─── Page excerpt

# Teach me about home schooling.



## CJBegins (Nov 20, 2009)

Gosh, I was reading the thread about teaching personal responsibility and I thought to my self....I have no clue what plans and structures the home schoolers use. I haven't read thru the classroom forum. The title to the personal responsibility thread caught my eye. 

When my sons were young I thought many times about diving in and home schooling. I kept thinking, how in the world am I going to teach them about algebra and any math above that. I chickened out because I felt that I was too stupid. Sad, I know. 

Fast forward to my now adult sons and their wives. The oldest son's wife was home schooled and will be home schooling my grandbabies. I want to understand. 

Carla


----------



## Kristinemomof3 (Sep 17, 2012)

There's so much information available to help one learn and it's really not that hard to teach algebra when there are so many different homeschooling curriculums out there to help. With the way schools are these days, I would never want to send my kids.


----------



## Goat Servant (Oct 26, 2007)

Carla exactly what is it that you want to understand? How personal responsibility is conveyed?
For me & my daughter I think I learned more than she did in a lot of ways.
Math was never my strong suit. I learned personal responsibilty by not outwardly foaming at the mouth during my inward math wrath.:catfight:


----------



## cindy-e (Feb 14, 2008)

Well, I appreciate the question. One of the reasons for the personal responsibility thread is that there as about as many different ways to do homeschooling as there are people who do it. Some of those ways are better than others. For us to help you understand what she is is trying to do, we would have to know what kind of homeschooler she will be. Some general ways that are popular are classical, unschooling, child-led, eclectic, character based, charlotte mason, and then school-at-home. Those are some general things to research if you are interested. *Beware of bloggers telling you about idyllic homeschools who never do any "formal schoolwork" at all and produce super-geniuses with little or no effort at all on the part of the parents. Run... RUN from those people!*

As for teaching upper level classes, in today's world you can find a class or a curriculum for almost anything. My daugher is currently taking a calc 2 class online. I never took anything above algebra 2. There are not really any limitations.

──────

Requirement 1: Find each line of the records that contains the word "Examining", and copy those lines.
The homeschooling thread and the records come from unrelated sources.

─── Information shown

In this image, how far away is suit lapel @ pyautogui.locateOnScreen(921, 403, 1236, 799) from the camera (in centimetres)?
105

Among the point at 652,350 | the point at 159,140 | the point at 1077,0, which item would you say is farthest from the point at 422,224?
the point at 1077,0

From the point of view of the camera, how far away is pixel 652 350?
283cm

──────
─── Information shown

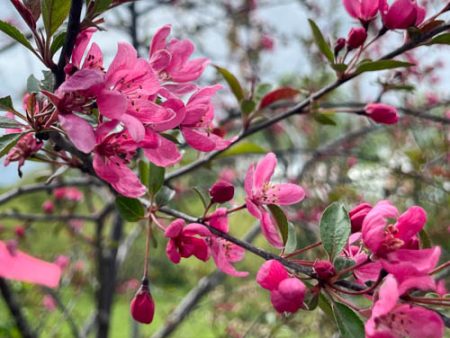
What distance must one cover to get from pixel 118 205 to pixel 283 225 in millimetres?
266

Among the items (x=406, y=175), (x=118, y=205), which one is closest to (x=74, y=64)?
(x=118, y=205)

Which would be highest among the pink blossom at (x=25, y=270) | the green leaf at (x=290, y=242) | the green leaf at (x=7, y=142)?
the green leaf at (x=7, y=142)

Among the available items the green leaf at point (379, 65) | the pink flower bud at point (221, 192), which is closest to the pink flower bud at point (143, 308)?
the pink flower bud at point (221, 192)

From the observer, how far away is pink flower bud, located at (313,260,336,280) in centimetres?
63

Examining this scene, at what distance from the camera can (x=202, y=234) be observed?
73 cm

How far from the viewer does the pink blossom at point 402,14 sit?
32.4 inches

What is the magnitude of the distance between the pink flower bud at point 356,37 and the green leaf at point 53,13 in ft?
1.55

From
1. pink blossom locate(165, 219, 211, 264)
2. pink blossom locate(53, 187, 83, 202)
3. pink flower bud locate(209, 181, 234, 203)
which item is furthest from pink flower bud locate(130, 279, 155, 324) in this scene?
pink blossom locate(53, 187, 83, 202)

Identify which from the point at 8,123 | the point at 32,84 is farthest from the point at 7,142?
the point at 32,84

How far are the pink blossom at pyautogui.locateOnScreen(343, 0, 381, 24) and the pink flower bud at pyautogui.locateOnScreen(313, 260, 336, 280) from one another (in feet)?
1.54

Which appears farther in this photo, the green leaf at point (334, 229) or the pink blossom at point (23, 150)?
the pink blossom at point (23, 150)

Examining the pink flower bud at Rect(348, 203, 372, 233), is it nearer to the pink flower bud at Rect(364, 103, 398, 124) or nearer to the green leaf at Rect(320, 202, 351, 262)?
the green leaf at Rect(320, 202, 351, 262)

──────

Requirement 2: List every general approach to homeschooling that cindy-e names in the homeschooling thread.

Written solution 1:
Examining this scene, at what distance from the camera can (x=202, y=234) be observed?
Examining the pink flower bud at Rect(348, 203, 372, 233), is it nearer to the pink flower bud at Rect(364, 103, 398, 124) or nearer to the green leaf at Rect(320, 202, 351, 262)?

Written solution 2:
- classical
- unschooling
- child-led
- eclectic
- character based
- charlotte mason
- school-at-home